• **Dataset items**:
****************************************
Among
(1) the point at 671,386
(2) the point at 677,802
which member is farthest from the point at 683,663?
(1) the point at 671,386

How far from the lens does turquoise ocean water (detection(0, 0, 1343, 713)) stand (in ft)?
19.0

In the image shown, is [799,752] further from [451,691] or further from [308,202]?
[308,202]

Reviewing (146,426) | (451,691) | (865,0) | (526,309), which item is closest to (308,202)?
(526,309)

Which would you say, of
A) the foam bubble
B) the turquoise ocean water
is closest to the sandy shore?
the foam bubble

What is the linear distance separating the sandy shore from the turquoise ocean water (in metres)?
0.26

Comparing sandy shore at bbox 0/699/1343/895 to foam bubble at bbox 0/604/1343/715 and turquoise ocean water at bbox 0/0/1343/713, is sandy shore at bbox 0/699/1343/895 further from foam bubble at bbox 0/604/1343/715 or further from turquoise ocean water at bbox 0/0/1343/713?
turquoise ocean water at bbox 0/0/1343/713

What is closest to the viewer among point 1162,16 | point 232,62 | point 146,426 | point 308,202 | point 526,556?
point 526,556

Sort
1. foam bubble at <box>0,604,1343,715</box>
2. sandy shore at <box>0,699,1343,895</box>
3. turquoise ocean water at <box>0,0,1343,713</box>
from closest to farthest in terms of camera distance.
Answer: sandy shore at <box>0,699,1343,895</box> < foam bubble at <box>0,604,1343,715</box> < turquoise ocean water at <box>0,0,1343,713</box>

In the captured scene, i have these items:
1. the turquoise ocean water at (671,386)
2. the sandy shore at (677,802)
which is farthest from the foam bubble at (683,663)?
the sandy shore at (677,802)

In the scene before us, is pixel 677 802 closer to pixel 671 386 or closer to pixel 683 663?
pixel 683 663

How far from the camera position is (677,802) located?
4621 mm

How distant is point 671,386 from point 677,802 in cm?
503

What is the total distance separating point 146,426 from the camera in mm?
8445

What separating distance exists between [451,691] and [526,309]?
****************************************
• **Task to carry out**:
Reproduce every one of the lines above verbatim, keeping their original order.

• **Result of this exercise**:
Among
(1) the point at 671,386
(2) the point at 677,802
which member is farthest from the point at 683,663?
(1) the point at 671,386

How far from the lens does turquoise ocean water (detection(0, 0, 1343, 713)) stand (in ft)?
19.0

In the image shown, is [799,752] further from [451,691] or further from [308,202]?
[308,202]

Reviewing (146,426) | (451,691) | (865,0) | (526,309), which item is closest to (308,202)?
(526,309)

Which would you say, of
A) the foam bubble
B) the turquoise ocean water
is closest to the sandy shore?
the foam bubble

What is the linear distance separating the sandy shore from the turquoise ocean water (in metres)?
0.26

Comparing sandy shore at bbox 0/699/1343/895 to foam bubble at bbox 0/604/1343/715 and turquoise ocean water at bbox 0/0/1343/713, is sandy shore at bbox 0/699/1343/895 further from foam bubble at bbox 0/604/1343/715 or further from turquoise ocean water at bbox 0/0/1343/713?
turquoise ocean water at bbox 0/0/1343/713

What is closest to the viewer among point 1162,16 | point 232,62 | point 146,426 | point 308,202 | point 526,556?
point 526,556

Sort
1. foam bubble at <box>0,604,1343,715</box>
2. sandy shore at <box>0,699,1343,895</box>
3. turquoise ocean water at <box>0,0,1343,713</box>
from closest to farthest in terms of camera distance.
Answer: sandy shore at <box>0,699,1343,895</box> < foam bubble at <box>0,604,1343,715</box> < turquoise ocean water at <box>0,0,1343,713</box>

In the captured scene, i have these items:
1. the turquoise ocean water at (671,386)
2. the sandy shore at (677,802)
which is farthest from the foam bubble at (683,663)?
the sandy shore at (677,802)

In the scene before us, is pixel 677 802 closer to pixel 671 386 or closer to pixel 683 663?
pixel 683 663

How far from the camera position is (677,802) located?
4621 mm

How distant is point 671,386 from point 677,802 in cm?
503

What is the total distance separating point 146,426 from the camera in mm?
8445

What separating distance exists between [451,691] and [526,309]?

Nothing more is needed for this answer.